A TON OF PREVENTION

Just a quick thought.

I wish I had a nickel for every medication, supplement, nostrum, and bottle of snake oil I have ever bought in my life, only to find out either: 1) it doesn’t work, or 2) it makes you sick. Every time a commercial comes on TV for one of those medicines, I am sitting there thinking – How long will it be before we’re hearing on the news that this latest, greatest cure is just a short-cut to a heart attack, a stroke, or some other life-threatening disease?

Besides, they always say, “Ask your doctor about . . .” and I’m thinking: Ask my doctor? I don’t know about your doctor, or the doctor they’re talking about in those commercials, but my doctor is always threatened by questions. (Okay, not every doctor I’ve ever had in my life, but quite a few doctors I have known). They just hate a “smart aleck” patient. I had one doctor in Tennessee who practically stopped talking to me because I questioned him. (Of course, that was in Tennessee. In California the doctors are used to being questioned). Besides, half the time they don’t tell you what the medicine is for. I can just see me going in to my family doctor saying: “They said to ask about HexiFlor. I don’t have any idea what it’s for, but do you think I need it?”

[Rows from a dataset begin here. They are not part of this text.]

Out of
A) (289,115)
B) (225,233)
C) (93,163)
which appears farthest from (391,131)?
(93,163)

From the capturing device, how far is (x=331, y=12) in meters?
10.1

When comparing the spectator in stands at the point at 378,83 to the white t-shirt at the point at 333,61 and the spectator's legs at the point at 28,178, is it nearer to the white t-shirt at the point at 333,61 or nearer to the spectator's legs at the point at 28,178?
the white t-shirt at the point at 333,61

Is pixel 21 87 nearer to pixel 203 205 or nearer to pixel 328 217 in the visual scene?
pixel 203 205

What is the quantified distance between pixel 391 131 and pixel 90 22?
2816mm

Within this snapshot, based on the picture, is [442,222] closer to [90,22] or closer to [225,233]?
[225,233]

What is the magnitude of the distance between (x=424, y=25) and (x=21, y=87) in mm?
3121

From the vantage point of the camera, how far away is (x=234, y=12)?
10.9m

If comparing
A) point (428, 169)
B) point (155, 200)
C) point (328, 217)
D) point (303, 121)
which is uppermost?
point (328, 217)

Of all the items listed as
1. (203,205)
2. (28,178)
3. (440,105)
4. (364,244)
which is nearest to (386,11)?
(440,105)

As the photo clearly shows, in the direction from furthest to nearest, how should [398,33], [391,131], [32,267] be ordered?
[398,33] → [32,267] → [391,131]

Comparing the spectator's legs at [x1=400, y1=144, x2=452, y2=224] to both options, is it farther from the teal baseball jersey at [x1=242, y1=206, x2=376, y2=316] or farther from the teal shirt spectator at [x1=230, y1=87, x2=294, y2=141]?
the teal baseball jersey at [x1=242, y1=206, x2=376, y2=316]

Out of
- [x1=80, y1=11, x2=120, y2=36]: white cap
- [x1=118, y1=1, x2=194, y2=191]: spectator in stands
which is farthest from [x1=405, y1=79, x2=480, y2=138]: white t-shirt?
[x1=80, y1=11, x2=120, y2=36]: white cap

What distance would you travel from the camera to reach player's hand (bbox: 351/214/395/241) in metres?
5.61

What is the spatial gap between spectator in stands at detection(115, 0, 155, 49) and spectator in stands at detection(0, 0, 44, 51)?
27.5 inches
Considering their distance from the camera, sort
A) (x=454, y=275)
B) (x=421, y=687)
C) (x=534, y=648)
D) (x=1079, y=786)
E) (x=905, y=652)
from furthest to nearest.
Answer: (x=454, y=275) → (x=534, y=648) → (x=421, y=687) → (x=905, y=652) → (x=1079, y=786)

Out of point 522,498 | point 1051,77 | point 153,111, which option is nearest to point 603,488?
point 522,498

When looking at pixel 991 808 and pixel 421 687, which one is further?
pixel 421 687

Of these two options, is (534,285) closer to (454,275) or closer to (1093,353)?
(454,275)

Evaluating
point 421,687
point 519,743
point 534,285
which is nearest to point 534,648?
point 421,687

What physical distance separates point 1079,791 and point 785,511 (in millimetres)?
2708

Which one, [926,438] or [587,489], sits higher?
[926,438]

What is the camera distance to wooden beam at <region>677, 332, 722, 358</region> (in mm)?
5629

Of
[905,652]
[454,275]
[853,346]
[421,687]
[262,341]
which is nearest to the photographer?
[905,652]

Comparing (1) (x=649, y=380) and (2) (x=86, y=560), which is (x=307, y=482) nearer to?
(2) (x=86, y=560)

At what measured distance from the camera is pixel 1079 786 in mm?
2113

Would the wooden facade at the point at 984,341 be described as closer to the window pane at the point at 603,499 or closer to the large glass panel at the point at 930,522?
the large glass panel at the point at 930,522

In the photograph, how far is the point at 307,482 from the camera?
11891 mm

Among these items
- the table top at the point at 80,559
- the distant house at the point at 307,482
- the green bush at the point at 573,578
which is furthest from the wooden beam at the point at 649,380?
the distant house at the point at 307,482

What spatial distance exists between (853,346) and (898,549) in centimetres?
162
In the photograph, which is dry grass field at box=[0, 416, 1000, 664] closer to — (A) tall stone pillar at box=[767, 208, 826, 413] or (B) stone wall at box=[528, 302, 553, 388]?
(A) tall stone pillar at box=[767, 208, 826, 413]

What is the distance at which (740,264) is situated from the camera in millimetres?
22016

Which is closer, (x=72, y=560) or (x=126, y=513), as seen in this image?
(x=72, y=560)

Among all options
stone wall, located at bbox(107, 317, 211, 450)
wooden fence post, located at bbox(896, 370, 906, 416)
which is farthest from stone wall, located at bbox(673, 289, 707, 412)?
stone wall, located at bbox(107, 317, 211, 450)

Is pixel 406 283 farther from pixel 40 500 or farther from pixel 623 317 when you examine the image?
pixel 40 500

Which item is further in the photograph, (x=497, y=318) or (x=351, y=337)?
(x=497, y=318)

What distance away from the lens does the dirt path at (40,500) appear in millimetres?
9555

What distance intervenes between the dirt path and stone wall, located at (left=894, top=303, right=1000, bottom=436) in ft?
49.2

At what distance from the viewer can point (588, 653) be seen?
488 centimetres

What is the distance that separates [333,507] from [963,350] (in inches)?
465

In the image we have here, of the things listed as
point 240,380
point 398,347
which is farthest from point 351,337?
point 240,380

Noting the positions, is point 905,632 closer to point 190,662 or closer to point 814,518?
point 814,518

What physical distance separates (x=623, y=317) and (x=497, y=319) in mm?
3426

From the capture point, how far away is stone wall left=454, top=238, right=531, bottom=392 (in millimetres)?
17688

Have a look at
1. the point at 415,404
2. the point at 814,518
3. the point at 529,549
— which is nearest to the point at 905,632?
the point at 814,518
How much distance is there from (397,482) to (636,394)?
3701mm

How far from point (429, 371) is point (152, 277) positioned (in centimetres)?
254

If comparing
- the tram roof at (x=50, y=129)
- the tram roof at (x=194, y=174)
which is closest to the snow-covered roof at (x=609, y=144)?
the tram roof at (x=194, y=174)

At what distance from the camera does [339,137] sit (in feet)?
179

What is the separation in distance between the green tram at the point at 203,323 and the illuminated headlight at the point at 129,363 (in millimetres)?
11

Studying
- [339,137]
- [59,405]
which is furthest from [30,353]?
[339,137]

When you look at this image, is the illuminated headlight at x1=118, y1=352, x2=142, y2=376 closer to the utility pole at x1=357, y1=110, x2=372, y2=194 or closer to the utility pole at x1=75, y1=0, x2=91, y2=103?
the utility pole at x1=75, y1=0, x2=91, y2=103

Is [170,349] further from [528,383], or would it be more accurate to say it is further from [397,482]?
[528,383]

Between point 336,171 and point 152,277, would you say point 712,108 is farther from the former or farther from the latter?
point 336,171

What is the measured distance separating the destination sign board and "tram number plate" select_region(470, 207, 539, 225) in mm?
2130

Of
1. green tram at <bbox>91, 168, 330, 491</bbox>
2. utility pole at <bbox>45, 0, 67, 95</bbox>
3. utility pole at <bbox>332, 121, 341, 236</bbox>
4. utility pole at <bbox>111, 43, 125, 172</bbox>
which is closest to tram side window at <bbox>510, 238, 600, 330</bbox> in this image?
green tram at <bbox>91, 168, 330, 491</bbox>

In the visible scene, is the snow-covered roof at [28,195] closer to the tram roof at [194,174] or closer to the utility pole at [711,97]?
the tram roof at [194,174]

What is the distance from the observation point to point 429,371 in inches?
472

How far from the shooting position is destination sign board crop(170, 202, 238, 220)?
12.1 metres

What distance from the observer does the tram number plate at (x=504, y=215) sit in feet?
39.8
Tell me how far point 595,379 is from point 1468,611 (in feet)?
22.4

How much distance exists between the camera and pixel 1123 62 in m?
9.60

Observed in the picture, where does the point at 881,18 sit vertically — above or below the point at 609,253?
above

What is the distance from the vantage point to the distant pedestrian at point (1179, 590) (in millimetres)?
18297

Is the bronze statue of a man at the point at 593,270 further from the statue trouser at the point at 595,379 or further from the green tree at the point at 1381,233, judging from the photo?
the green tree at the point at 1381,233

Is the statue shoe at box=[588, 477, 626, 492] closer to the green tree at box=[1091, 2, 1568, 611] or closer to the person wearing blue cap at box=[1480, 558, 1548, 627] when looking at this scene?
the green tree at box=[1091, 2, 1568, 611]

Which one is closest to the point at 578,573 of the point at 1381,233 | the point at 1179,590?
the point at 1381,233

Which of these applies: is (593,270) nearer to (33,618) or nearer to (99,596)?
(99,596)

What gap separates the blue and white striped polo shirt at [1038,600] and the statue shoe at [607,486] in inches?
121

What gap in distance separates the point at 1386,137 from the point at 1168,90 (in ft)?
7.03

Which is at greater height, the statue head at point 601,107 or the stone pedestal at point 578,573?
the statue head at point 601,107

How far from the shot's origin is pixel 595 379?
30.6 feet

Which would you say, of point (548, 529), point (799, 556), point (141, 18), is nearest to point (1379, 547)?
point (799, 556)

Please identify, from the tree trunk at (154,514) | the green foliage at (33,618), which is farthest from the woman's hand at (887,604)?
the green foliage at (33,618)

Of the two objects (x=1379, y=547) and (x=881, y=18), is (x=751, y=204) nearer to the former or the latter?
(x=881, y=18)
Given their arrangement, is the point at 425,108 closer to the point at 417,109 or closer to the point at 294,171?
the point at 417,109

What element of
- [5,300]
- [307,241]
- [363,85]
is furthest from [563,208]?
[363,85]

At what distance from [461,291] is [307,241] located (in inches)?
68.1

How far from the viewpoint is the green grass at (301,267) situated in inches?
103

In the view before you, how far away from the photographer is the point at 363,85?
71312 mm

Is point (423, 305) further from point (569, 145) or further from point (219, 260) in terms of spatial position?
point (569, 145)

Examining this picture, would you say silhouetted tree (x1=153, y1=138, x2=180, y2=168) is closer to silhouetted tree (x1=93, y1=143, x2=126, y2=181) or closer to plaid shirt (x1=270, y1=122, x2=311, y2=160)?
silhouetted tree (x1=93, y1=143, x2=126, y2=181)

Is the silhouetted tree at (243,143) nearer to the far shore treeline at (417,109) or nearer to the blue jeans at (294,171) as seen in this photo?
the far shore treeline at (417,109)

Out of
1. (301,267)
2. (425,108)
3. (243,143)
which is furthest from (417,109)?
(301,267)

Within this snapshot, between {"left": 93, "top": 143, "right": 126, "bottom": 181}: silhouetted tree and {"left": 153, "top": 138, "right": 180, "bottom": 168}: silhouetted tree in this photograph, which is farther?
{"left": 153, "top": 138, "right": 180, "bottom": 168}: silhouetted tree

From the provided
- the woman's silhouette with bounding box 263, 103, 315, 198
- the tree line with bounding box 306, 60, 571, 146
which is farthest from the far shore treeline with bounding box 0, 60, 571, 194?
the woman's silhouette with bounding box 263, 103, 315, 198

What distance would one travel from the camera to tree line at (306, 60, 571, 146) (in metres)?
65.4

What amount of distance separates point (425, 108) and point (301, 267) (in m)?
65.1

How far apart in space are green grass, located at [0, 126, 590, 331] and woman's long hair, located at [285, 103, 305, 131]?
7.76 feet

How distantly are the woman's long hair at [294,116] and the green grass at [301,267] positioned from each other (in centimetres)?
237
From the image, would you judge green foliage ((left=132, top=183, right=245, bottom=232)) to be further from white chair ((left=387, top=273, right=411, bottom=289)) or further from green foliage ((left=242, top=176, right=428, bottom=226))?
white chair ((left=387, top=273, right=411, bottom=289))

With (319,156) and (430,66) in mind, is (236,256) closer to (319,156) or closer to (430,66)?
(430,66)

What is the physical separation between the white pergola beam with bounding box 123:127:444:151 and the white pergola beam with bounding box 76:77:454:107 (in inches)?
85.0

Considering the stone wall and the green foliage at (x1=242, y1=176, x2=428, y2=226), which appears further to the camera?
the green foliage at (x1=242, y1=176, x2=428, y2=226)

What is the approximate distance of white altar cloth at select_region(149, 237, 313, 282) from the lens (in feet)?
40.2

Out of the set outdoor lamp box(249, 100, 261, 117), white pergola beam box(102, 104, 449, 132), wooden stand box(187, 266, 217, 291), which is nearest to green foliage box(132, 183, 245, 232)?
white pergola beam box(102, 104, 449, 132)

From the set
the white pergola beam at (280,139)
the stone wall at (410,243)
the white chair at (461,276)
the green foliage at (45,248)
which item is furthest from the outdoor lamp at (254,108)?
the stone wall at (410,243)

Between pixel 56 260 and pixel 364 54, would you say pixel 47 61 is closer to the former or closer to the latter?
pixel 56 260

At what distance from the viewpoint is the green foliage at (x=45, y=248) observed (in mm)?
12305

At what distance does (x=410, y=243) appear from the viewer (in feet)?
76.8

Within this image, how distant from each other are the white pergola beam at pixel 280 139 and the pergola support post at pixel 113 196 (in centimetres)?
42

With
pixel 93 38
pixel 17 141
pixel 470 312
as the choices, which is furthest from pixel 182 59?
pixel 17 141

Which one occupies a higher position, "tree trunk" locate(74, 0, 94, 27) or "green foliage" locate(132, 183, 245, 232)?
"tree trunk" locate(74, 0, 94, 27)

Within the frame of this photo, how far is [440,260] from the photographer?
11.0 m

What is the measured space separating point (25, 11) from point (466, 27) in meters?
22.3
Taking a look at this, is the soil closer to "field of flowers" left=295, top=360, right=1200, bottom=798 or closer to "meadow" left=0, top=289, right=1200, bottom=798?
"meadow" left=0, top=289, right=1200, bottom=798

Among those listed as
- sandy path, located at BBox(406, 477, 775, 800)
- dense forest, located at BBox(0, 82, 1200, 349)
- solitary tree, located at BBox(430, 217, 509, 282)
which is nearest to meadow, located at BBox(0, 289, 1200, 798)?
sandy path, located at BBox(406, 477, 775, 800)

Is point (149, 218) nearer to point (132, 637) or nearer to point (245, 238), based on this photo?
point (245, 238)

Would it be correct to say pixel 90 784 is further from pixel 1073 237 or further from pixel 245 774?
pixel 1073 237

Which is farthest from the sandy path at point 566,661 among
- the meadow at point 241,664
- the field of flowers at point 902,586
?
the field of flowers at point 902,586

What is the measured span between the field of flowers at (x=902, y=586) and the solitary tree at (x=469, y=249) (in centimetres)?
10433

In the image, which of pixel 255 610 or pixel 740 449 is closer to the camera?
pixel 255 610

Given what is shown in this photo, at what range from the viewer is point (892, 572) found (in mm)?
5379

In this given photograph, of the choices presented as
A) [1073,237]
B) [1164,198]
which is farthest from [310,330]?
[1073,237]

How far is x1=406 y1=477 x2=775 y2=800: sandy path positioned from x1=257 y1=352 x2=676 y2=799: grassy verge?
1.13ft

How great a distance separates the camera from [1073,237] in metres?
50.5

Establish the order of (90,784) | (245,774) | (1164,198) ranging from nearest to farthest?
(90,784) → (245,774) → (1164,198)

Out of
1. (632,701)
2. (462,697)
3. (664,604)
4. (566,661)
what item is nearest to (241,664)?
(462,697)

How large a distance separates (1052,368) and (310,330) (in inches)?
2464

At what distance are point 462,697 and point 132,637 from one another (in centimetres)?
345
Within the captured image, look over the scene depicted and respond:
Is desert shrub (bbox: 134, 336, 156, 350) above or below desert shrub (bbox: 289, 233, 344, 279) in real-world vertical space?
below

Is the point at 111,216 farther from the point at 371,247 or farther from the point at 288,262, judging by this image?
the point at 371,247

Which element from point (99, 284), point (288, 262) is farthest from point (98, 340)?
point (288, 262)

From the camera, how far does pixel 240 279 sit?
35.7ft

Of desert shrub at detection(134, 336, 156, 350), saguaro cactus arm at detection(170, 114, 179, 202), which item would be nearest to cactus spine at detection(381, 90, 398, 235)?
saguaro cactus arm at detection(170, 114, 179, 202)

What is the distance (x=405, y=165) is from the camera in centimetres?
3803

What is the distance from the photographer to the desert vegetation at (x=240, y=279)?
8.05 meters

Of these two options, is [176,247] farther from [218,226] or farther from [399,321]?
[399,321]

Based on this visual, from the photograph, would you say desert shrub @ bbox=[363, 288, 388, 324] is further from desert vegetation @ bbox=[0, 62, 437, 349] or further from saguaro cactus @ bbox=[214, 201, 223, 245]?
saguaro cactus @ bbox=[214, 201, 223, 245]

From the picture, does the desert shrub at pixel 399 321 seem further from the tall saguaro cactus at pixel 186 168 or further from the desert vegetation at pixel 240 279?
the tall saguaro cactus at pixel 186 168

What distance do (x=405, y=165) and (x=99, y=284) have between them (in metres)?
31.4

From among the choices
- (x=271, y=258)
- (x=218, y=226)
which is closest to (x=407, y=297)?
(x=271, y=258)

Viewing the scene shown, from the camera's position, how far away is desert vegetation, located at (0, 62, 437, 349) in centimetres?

Anyway – Even having thrown away probably a health food store’s worth of medicines over the past five years, we have one whole shelf of a linen closet devoted to “dead medicine”. Cold remedies, nausea potions, creams, lotions, all natural laxatives, even ear candles – which I was always afraid would burn off my scalp. And yet I can’t quite bring myself to throw these treasures away. (The ear candles were a gift).

We’ve also got whole cycles of antibiotics that were prescribed for minor irritations. Art and I would read the warnings and when we got to sentences like, “Even a single dose of this medication has been known to cause DEATH” – we thought we would just take our chances with the infection.

When I consider the amount of money all this has cost, I ask myself if maybe medicines go through cycles of fashion just like clothes. Maybe Dr. Kornblum’s Old Fashioned Horehound Cough Syrup will come back into vogue in twenty years or so. But somehow, I doubt it.

One of these days I’m going to throw out the lot of it and make room for that extra set of sheets.